Although NI tax is alleged to be progressive, it favours the higher earners as employees earning above £50,000 per year will only be paying approximately 2% of their wages in tax.(Musgrave, 1959) highlights that tax rates have a direct effect on disposable income levels, as well as spending behaviour. It is said that the key is the level of tax progressivity and its redistribution of income imposed before and after taxes. If those on higher incomes still obtain a large amount of their income after paying tax, whilst those on lower incomes obtain a minimal amount of their income because of the immense sum taken due to tax, this is further enhancing income inequality.


With the threshold for national insurance contributions being frozen for the next five years, lower paid workers will now be drawn into paying taxes sooner, as their wages will rise with inflation.Even though, on paper it looks like they are earning more, in hindsight they are not as the increase in wages is simply to counteract inflation. Again, as the costs of goods and services are rising, new wages are still likely to be just about enough for one to afford basic necessities.

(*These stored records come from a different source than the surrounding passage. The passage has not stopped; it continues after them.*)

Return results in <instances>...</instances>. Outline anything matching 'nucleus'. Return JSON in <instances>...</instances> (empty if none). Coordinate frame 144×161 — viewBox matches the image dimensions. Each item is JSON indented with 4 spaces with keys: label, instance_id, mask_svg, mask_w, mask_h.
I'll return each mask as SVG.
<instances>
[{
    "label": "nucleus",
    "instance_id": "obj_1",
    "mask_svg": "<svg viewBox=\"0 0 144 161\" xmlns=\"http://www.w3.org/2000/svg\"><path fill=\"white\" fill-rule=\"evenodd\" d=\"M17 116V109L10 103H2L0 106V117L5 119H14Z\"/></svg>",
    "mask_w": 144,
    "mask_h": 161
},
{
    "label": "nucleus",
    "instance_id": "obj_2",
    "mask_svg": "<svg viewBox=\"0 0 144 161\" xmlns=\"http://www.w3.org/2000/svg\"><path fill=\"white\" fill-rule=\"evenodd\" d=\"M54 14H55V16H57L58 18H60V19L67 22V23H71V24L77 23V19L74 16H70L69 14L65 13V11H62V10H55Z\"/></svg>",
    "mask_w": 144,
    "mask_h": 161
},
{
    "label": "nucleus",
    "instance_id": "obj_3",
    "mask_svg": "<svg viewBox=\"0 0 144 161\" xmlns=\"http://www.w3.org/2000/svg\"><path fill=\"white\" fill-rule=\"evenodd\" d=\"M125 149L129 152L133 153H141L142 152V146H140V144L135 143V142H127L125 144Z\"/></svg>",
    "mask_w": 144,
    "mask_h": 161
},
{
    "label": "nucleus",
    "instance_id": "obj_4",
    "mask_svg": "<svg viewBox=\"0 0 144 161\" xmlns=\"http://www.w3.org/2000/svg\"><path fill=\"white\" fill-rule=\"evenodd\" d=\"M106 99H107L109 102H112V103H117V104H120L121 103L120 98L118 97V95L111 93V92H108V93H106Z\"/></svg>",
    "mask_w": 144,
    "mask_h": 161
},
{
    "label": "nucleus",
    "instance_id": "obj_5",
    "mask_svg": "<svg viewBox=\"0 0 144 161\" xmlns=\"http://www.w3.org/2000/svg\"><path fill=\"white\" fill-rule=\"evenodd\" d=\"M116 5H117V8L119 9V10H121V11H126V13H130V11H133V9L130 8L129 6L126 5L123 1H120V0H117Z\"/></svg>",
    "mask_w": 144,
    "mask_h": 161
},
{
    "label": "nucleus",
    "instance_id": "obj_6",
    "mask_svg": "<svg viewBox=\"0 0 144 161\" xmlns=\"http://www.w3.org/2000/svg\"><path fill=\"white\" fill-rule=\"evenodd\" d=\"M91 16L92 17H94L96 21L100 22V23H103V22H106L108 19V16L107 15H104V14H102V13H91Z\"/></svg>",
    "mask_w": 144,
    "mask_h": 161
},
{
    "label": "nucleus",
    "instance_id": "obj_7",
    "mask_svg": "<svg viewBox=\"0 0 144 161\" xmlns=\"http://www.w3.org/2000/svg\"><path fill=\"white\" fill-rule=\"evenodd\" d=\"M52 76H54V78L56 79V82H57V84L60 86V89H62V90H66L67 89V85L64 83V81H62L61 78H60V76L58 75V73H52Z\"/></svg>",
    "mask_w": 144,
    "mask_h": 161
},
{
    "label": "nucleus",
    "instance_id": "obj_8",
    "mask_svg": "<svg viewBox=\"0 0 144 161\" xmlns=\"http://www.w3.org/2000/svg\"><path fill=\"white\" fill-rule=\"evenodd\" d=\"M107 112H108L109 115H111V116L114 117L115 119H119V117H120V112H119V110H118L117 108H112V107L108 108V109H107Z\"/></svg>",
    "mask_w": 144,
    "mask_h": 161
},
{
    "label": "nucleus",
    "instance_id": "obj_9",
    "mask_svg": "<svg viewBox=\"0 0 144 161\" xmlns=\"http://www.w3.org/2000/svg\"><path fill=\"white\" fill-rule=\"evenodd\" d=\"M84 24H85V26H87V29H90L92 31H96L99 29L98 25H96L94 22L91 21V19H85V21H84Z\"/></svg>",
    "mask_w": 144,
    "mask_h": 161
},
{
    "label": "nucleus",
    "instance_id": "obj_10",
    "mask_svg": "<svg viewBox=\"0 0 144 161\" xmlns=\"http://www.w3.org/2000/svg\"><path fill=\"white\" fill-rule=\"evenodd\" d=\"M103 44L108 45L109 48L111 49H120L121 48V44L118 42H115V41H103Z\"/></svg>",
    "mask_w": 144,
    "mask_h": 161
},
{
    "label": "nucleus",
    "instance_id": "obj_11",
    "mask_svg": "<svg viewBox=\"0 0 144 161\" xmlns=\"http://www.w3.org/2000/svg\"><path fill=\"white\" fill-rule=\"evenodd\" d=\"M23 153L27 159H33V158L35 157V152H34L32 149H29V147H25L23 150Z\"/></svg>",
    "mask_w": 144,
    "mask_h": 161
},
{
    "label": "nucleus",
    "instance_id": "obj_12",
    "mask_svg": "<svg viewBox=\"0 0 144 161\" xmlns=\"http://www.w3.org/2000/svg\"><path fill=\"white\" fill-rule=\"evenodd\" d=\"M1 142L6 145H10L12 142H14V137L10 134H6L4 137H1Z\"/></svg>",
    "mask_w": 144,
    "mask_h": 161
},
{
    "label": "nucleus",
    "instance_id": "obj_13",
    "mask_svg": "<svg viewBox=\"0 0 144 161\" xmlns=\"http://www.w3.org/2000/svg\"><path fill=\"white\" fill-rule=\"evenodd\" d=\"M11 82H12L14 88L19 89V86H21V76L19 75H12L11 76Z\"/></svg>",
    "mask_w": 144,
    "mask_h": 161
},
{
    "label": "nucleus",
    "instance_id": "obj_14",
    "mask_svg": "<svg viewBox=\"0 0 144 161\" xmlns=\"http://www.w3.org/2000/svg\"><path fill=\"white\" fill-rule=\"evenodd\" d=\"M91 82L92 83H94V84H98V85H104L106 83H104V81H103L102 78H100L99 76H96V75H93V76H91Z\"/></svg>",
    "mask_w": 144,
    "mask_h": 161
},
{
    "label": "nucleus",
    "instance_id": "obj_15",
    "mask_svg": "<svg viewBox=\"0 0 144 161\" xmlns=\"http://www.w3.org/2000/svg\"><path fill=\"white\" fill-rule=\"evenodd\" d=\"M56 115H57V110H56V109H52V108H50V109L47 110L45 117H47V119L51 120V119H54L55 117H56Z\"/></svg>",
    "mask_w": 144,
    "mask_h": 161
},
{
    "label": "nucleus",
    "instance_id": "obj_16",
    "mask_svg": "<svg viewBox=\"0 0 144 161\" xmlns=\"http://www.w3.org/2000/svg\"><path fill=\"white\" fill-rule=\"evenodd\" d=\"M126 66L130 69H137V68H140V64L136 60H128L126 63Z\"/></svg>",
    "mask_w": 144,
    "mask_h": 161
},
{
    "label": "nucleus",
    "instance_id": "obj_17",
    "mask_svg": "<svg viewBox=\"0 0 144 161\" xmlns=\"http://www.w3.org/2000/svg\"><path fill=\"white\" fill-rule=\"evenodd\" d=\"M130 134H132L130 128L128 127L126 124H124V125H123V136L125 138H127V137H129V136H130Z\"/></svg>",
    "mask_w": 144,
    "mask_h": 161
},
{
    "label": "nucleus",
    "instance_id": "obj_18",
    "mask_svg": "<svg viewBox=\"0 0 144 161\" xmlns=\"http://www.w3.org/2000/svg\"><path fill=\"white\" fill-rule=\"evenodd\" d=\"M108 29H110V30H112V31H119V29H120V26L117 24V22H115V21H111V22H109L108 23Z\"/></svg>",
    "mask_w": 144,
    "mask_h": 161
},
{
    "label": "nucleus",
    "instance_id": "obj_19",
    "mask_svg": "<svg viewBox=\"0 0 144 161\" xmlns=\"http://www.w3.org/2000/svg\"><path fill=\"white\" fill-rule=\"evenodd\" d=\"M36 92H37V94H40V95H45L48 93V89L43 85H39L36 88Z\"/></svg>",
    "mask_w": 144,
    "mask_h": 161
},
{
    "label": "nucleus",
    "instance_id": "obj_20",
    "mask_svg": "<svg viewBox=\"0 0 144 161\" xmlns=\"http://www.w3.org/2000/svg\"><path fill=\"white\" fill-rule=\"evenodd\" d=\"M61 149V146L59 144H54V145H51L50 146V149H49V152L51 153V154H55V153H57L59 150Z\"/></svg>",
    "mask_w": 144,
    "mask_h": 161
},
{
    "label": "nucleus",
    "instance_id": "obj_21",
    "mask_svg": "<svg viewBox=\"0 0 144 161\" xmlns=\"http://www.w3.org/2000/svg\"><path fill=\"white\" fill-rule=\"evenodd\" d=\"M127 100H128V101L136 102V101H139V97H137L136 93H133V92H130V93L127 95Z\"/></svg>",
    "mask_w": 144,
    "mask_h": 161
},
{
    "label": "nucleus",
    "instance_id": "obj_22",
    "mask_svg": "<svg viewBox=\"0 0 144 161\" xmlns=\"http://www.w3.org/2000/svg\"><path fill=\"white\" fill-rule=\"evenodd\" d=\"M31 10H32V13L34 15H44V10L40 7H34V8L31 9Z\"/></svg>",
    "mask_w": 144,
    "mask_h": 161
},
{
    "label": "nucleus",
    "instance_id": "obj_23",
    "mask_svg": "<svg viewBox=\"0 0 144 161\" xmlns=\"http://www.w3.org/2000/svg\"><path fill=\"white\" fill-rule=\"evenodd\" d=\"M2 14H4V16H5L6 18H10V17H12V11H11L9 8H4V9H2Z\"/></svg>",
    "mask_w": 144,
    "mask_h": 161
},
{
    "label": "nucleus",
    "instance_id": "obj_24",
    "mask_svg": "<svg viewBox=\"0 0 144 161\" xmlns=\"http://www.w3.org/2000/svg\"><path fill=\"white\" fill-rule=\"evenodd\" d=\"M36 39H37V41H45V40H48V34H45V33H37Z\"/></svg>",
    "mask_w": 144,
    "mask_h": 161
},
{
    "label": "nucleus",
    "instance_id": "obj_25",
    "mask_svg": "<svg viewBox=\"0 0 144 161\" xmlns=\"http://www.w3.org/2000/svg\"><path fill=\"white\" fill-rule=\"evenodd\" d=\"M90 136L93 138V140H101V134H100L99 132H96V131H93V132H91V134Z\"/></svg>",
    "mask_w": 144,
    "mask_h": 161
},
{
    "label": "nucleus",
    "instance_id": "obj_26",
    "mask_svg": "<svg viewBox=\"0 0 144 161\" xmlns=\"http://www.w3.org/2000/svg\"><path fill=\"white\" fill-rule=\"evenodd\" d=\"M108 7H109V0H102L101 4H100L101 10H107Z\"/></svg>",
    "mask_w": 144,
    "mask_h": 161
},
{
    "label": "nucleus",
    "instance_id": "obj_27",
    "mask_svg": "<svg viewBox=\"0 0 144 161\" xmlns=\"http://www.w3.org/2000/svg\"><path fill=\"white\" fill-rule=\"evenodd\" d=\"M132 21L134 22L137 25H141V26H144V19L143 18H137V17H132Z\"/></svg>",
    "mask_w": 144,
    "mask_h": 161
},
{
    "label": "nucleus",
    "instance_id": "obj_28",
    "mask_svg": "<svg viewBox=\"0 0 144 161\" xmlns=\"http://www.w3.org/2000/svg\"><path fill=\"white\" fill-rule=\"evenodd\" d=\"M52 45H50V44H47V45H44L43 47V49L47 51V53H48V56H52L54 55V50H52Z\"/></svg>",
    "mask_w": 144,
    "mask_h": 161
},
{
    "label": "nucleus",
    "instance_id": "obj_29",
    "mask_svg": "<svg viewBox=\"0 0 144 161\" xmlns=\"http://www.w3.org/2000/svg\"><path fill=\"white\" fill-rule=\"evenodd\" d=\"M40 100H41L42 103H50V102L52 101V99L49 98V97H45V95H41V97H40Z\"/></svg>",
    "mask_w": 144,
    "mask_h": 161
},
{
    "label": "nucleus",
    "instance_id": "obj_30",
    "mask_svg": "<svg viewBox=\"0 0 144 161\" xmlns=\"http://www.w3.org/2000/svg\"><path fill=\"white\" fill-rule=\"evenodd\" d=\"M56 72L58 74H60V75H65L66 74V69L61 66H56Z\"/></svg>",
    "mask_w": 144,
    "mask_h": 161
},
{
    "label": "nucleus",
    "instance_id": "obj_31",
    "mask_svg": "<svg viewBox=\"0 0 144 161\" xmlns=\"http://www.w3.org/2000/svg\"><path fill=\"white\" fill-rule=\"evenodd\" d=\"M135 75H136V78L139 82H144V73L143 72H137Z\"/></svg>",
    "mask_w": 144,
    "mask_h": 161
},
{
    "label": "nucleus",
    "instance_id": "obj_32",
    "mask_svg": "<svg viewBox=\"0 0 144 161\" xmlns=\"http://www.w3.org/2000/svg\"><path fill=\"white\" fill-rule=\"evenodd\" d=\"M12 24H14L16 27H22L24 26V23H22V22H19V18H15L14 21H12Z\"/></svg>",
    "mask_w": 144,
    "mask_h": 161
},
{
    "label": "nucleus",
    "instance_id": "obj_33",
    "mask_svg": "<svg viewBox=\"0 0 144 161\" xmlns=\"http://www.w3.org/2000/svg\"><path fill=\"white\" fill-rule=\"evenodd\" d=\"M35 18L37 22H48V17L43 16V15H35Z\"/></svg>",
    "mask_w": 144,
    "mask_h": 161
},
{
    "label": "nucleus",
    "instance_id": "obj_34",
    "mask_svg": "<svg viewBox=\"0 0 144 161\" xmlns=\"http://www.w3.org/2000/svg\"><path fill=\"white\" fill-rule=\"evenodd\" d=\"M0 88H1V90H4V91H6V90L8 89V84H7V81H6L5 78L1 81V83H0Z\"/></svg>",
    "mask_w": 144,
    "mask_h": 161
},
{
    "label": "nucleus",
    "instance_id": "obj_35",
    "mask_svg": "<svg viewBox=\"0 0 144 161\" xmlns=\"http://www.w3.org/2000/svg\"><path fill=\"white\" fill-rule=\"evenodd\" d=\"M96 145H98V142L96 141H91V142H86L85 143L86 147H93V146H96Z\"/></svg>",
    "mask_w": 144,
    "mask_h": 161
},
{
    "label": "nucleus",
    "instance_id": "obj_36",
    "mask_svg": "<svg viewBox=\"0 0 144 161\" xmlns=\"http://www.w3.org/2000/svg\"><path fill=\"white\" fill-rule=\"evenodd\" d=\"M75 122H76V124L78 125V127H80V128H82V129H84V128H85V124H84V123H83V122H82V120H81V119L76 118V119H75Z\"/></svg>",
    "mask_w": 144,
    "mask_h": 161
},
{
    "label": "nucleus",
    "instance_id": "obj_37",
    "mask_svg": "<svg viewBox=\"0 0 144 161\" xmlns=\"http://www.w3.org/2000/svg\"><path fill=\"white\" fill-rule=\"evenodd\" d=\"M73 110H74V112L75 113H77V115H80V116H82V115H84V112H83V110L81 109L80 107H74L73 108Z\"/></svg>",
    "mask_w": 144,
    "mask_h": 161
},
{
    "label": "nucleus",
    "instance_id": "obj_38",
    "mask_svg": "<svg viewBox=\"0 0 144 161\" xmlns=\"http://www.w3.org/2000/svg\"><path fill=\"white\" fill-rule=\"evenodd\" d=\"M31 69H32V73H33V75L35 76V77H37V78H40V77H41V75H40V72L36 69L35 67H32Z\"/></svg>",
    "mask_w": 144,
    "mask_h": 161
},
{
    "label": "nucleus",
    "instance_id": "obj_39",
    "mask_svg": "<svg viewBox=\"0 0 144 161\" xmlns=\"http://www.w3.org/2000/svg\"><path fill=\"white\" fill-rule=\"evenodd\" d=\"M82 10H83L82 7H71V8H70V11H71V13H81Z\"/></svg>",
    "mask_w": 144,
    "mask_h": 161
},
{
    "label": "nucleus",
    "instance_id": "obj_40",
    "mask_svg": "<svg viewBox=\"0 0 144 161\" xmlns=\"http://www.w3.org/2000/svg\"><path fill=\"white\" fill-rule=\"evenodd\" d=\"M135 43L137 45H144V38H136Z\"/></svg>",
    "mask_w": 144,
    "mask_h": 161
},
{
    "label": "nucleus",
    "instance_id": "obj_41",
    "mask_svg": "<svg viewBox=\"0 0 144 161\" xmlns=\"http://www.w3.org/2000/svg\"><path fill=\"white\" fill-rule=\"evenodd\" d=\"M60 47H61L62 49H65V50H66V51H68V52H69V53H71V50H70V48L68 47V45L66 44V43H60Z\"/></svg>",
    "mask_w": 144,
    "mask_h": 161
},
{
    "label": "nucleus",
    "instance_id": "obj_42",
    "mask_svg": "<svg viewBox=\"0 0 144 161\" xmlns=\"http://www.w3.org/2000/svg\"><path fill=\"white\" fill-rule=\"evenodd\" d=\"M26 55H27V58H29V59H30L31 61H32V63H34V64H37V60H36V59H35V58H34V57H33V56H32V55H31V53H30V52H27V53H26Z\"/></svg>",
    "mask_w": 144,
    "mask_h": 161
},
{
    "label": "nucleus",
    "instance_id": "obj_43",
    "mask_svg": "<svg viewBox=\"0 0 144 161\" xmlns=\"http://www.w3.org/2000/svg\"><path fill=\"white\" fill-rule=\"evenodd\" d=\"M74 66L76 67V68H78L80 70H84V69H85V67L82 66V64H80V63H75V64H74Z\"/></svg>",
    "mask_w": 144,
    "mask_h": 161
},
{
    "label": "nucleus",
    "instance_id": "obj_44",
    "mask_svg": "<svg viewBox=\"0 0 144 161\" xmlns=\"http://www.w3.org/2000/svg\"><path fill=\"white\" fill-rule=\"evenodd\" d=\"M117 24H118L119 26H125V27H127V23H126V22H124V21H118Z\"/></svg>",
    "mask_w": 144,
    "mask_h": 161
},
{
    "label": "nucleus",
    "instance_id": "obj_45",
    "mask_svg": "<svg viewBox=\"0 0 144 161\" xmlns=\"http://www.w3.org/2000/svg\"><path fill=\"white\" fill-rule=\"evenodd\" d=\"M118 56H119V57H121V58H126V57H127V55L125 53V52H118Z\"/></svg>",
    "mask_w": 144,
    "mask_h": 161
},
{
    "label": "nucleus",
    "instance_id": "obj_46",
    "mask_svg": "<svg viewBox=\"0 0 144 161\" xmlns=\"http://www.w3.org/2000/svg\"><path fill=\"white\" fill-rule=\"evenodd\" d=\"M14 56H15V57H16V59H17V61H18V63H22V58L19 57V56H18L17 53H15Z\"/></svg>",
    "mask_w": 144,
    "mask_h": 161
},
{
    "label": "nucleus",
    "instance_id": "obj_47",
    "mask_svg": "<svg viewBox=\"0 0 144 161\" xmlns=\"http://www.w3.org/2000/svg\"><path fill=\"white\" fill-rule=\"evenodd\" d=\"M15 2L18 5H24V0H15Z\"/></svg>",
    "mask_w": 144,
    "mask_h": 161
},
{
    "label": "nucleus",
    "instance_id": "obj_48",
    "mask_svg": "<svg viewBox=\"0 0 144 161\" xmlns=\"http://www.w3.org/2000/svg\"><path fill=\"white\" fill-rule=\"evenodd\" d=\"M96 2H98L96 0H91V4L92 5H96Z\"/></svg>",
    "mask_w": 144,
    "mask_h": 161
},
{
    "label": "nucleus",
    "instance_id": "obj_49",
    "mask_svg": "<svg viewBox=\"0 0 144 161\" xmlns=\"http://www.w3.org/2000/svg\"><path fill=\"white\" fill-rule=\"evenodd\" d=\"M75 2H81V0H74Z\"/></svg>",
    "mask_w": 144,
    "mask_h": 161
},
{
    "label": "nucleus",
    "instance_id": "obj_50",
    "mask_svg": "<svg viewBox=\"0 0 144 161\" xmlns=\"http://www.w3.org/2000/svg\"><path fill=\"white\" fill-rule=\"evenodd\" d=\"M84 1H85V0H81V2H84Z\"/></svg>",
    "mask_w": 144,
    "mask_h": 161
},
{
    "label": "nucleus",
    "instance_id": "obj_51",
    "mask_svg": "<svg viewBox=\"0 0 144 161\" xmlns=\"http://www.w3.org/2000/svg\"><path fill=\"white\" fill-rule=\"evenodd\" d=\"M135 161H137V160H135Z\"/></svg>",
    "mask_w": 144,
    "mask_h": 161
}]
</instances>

Another issue with the UK’s taxation policies is that it does not address high levels of in-work poverty in the UK. Over the past couple of years, it was revealed that those suffering from poverty the most were individuals that had some sort of income. This goes to show that even though people may have jobs, if policies in place alongside inflation mean that they have hardly any disposable income left, they will still find themselves struggling financially, therefore contributing to the inequality gap. Younger people will be particularly affected as before the pandemic under 35s were already spending nearly two thirds of their income on essentials.


Is there a solution? What can be done?


The most obvious solution would be government intervention. However, as we have seen from above, they do not always promote equity and reduce inequality as they should and sometimes even enhance the problem.


For government intervention to be effective, there needs to be a progressive tax system in place where proportionally more is taken from those on a higher level of income, whilst welfare is then distributed to those on a lower level of income. Although the UK is said to have a progressive tax system, it can be argued that in regard to high earners it is actually regressive.


According to researchers at the London School of Economics, one policy that has played a crucial role in reducing wage inequality is the introduction of national minimum wage. Research found that the lowest paid 10% of employees in 2019 were paid up to 63% of the average wage, whereas 20 years earlier it was 55%. From the following statistics, it can be deemed that the aim of this policy was fulfilled; helping remove the problem of pay disparities.


To conclude, it can be said that government policies indeed contribute to the matter of income inequality. Despite policies such as minimum wage being present, that have helped reduce income inequality via ensuring that those on a lower income are in line with national living wage, is it enough? This is one strategy in the midst of many, that unfortunately are actually enhancing this problem. More needs to be done and stricter guidelines need to be put in place to hold the government accountable. If they are not implementing plans that successfully assist the public in living more comfortable and efficient livelihoods, there should be repercussions, and no, waiting till the next general election is not enough.